━━ EXTRACT TO READ

The situation after 1956 was unique in the entire socialist camp. To be sure, religion was under surveillance and had to deal with a lot of restrictions, but still its position remained strong in comparison to other countries of the communist bloc.

In August 1980, before the first Sunday of the strike, workers asked the local bishops to send priests for services in the factories. It was a time of delicate balance between the church and the communist regime, so the bishops asked the local authorities what they should do. The latter agreed to send priests because they thought it would somehow pacify the mood of the workers.


In fact, most of the priests did not want to encourage mass protests, but that did not matter. It was important for the workers to have Masses during the strikes, it was a source of strength for them. Religion also played a symbolic role in the protest. In photos of the strikes we see many crosses, images of the Blessed Virgin Mary, images of John Paul II, and so on. The prayers were held on a daily basis.

Another side of the issue is martial law. Even under such circumstances, there was still room for freedom inside the churches. Some priests, such as Jerzy Popieluszko, started organizing support for the underground Solidarity movement and the families of the repressed. Cultural actions were organized inside the churches, holy masses for the murdered. So it was a space of limited freedom that played a key role. Many people were non-believers, but they attended services. The Communist authorities knew about these events, but they needed the Catholic Church during martial law for social stabilization. The authorities knew that the church would never call for a struggle, it would always be against any action that might lead to violence.

The regime tried to stop the support of the clergy for Solidarity by killing Jerzy Popieluszko. This crime was organized at the highest level of the Interior Ministry. It was the fall of 1984, the resistance was not very strong at that time, but after the murder there was a mobilization. However, it did not have a lasting effect. Obviously, Jerzy Popieluszko became a martyr for Solidarity and served as a symbol for the protesters.

- Solidarity activists were distributing propaganda literature, running underground radio programs, and publishing free newspapers in various cities. Was it important to have access to alternative information at the time? How did the media help Solidarity bring people together?

- The dissemination of information was extremely important, maybe even decisive. Information has its own mobilizing factor. There was no Internet, and the only possible sources of independent information were the Western radio stations, such as Radio Free Europe, but there were a lot of strays, so sometimes it was hard to understand what they were saying.

There were hundreds of underground newspapers. Some were printed once a week, some once every three months, there were small and large newspapers. However, behind each underground newspaper or magazine, there was a group of people. Those who edited the news, gathered information, secretly printed it, even fought for the paper, because you couldn't just go to the store and buy it. Dozens and sometimes hundreds of people would stand in line for one newspaper.

I believe it was the most active opposition network, especially in the mid-1980s. There were, of course, underground Solidarity structures, political parties, and other groups of people, but the most energetic were those behind the network of independent information distribution. It was a reminder to people that Solidarity was still alive. There was no other sign of the existence of the underground movement than the underground press for most people in the mid-1980s.

━━━━
━━ GIVEN ENTRIES

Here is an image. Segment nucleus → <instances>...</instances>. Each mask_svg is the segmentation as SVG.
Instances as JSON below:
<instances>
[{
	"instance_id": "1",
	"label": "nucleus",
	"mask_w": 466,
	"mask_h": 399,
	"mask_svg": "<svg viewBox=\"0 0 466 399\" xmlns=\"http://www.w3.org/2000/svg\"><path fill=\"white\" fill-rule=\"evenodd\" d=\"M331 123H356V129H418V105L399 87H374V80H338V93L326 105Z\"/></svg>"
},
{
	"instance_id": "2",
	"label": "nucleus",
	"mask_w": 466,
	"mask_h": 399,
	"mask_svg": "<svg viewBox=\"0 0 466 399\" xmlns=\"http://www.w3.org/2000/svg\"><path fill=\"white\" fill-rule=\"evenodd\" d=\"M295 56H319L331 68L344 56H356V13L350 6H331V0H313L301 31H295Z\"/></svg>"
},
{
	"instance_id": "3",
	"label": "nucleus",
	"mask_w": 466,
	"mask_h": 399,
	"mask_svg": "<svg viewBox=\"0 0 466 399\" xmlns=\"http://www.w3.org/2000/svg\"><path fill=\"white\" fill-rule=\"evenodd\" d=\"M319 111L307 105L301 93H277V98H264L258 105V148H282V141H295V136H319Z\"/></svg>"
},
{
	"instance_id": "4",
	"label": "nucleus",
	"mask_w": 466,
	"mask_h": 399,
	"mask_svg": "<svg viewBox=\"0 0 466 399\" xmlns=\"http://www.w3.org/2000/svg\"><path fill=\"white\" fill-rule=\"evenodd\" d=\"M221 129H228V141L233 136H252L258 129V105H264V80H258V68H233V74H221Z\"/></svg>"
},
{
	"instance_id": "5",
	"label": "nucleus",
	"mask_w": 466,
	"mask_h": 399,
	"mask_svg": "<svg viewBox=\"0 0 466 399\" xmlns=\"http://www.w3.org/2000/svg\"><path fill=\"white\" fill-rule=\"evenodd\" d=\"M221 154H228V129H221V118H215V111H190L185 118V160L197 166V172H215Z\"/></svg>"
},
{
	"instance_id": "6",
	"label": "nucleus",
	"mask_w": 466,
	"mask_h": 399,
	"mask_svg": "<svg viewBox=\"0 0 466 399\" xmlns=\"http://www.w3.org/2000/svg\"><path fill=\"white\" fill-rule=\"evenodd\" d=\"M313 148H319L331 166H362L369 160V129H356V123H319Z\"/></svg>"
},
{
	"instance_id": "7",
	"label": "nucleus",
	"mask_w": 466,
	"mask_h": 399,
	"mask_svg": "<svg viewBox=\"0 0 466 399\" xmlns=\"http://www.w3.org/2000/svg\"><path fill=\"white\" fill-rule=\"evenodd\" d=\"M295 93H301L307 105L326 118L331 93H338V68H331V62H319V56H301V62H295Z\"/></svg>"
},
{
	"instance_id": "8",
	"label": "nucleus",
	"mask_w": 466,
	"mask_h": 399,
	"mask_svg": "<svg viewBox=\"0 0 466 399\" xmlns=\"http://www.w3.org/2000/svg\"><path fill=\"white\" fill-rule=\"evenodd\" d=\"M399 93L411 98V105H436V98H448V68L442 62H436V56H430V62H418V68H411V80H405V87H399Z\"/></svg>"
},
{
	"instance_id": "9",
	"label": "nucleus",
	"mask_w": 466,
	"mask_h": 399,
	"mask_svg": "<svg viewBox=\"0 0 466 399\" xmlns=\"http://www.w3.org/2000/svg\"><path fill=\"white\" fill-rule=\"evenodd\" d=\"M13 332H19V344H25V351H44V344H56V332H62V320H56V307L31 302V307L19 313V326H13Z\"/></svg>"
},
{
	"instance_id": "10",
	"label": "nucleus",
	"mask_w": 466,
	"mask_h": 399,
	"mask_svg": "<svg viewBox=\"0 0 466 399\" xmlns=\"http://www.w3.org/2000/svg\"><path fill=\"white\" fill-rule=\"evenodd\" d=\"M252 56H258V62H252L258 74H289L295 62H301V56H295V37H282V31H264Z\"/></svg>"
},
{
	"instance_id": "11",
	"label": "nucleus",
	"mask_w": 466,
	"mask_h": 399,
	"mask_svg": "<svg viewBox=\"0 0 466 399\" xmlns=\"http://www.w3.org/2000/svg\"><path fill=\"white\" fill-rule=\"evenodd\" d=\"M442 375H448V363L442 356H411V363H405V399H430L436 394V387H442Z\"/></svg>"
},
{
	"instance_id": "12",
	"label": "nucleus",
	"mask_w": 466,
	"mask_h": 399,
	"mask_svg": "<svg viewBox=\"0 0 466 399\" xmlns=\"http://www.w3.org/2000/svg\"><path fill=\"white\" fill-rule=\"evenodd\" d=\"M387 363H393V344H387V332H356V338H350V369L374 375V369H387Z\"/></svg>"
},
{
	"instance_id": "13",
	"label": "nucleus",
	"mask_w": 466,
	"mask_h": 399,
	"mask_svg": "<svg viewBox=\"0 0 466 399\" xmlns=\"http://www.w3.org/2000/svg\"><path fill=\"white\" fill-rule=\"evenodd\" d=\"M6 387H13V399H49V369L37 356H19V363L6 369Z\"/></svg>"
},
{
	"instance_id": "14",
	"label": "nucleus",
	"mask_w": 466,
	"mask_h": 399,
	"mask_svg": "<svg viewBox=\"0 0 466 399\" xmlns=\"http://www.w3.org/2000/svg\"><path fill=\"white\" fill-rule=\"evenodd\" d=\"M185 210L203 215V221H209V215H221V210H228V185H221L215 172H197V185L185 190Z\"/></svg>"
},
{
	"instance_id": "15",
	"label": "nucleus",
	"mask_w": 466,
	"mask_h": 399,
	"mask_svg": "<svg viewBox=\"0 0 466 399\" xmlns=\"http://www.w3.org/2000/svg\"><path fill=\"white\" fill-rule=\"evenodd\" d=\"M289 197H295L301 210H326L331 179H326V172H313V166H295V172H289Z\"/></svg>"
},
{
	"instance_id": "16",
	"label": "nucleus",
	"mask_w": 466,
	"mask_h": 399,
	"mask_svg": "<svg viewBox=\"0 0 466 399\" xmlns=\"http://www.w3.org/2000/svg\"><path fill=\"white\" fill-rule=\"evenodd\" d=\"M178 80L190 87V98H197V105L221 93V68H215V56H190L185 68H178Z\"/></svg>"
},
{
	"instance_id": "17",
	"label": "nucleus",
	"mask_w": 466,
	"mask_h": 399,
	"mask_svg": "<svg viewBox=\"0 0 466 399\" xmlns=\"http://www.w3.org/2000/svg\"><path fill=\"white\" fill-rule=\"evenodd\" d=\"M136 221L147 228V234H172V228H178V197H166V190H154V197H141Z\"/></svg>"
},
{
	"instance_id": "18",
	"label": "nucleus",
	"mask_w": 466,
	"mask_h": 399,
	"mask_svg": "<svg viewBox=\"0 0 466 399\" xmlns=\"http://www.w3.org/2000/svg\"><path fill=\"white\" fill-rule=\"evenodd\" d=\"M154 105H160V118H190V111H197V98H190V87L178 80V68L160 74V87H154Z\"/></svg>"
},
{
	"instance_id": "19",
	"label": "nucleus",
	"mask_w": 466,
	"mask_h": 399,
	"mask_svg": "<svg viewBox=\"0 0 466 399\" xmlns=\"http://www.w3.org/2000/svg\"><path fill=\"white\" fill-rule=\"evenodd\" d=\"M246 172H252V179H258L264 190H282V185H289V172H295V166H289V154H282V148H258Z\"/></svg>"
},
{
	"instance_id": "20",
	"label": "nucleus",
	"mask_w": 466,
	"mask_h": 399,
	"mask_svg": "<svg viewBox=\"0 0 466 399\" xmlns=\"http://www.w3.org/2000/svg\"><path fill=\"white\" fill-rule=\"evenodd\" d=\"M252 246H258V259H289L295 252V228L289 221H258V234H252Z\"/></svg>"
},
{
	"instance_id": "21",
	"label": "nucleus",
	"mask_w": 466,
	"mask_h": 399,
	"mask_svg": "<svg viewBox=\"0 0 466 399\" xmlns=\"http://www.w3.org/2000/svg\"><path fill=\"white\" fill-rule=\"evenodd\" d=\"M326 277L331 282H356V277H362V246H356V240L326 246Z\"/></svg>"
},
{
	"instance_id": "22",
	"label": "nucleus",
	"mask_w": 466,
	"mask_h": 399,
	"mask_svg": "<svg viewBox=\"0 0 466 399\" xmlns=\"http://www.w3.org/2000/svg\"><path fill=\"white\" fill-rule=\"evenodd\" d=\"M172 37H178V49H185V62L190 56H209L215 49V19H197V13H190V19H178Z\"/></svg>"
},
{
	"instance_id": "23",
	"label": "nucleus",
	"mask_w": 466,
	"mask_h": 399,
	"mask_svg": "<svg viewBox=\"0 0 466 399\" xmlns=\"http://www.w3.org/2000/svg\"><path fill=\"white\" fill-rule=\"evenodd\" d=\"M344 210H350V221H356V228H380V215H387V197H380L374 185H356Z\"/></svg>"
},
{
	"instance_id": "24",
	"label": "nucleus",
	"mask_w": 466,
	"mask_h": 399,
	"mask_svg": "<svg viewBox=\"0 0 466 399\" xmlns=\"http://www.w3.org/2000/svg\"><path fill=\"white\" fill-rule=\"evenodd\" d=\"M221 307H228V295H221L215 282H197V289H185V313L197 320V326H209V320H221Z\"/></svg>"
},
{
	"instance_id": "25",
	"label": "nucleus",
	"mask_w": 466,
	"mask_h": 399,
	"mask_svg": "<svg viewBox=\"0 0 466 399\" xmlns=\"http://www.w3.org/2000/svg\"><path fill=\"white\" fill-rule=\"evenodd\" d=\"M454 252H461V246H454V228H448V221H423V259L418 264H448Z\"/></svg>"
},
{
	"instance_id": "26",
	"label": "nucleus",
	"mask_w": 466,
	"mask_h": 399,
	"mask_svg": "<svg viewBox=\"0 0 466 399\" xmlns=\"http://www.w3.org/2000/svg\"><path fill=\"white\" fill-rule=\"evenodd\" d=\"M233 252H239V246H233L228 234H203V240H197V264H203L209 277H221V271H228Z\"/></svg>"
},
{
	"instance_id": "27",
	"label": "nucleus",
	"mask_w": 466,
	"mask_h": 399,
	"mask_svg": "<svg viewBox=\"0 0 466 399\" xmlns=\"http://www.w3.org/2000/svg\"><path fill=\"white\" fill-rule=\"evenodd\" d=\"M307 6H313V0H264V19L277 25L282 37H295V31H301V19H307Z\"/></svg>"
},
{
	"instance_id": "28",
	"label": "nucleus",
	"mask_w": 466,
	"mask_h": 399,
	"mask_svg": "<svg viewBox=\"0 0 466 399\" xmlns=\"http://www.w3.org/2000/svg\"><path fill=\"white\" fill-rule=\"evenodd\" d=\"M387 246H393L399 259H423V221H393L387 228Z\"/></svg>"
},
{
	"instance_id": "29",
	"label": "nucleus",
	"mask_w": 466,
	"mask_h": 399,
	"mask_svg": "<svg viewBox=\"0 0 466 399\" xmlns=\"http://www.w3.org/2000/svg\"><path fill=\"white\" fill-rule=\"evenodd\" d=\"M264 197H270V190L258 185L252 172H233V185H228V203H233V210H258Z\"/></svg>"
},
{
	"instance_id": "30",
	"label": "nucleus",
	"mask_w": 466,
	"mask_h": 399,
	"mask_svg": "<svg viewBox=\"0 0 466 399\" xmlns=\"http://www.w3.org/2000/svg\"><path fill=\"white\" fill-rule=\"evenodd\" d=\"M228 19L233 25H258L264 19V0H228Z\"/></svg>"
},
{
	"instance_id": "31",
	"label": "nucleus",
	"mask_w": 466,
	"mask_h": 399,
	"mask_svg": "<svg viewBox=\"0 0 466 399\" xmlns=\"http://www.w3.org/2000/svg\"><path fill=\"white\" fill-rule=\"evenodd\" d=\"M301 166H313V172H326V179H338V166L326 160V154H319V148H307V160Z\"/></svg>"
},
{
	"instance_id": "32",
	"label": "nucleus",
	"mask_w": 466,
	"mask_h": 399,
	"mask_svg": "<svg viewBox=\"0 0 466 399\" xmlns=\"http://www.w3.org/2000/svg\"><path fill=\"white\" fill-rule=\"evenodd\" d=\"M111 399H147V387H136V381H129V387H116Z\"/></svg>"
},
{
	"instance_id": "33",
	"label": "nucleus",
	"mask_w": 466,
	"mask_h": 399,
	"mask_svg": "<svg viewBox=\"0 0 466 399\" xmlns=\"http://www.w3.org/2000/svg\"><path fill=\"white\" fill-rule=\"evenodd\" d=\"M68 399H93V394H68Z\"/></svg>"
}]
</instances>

━━━━

• PROBLEMS AND TASKS:
1 - From the passage on the church and Solidarity, reproduce word for word the section that begins with the words containing "The regime tried" and ends with "bring people together?".
2 - Answer these questions using the passage on the church and Solidarity:
(a) In what season and year was Jerzy Popieluszko killed?
(b) Which Western radio station is named as a source of independent information?
(c) Why did the local authorities agree to send priests to the factories in August 1980?
3 - Write the next part of the account of Solidarity and the underground press, picking up after its final sentence.

• ANSWERS TO THE EXERCISES:
1 -
The regime tried to stop the support of the clergy for Solidarity by killing Jerzy Popieluszko. This crime was organized at the highest level of the Interior Ministry. It was the fall of 1984, the resistance was not very strong at that time, but after the murder there was a mobilization. However, it did not have a lasting effect. Obviously, Jerzy Popieluszko became a martyr for Solidarity and served as a symbol for the protesters.

- Solidarity activists were distributing propaganda literature, running underground radio programs, and publishing free newspapers in various cities. Was it important to have access to alternative information at the time? How did the media help Solidarity bring people together?

2 -
(a) The fall of 1984.
(b) Radio Free Europe.
(c) They thought it would somehow pacify the mood of the workers.

3 -
- Protests in Belarus have been going on for more than 300 days in one form or another. Do you see any similarities with the Solidarity movement?

- I think we can compare the events of last year to 1980 in Poland because, at least in my understanding, there was the same social change. There has certainly always been opposition in Belarus, and there were times when tens of thousands of people took to the streets to protest against the regime, but it was last year when a large part of society openly opposed the regime. Another similarity is that last summer there was the same hope for changes as in Poland in 1980. The same sense of unity, a kind of enthusiasm that we were close to achieving our goal. This is a very critical moment. As in Poland, you will probably notice that the number of active protesters is not increasing, but, on the contrary, decreasing. It happened to Solidarity, too.

We must remember that, even if these movements are somewhat similar, this does not mean the need to copy. I believe that the history of the Solidarity movement can be a source of inspiration but not a guide. However, I think that the summer of 2020 in Belarus will play the same role in the history of your country as the summer of 1980 in Poland.

- What advice can you give based on the history of Solidarity? What can bring the victory of the democratic movement in Belarus closer?

- I believe that it is important to be flexible and look for new ways of protest so as not to lose social mobilization, which is still strong in Belarus. It's easy to believe that the situation will be the same over time, but it won't. Leaders need to think about protest and mobilization as well as protection. They are responsible for their people, especially the persecuted. People will follow the leaders but, sometimes, only up to a certain point.

Right now, you have a lot of support from the world, your leaders are meeting with world-class politicians, but this will not last forever. Much needs to be done to keep the world's attention. I think this was another mistake of the Solidarity leadership in exile. In December 1981-1982, the Polish resistance movement enjoyed tremendous support, but only small groups of supporters remained later because Solidarity in exile did not find a way to keep their attention. I would say that they did not do the required job.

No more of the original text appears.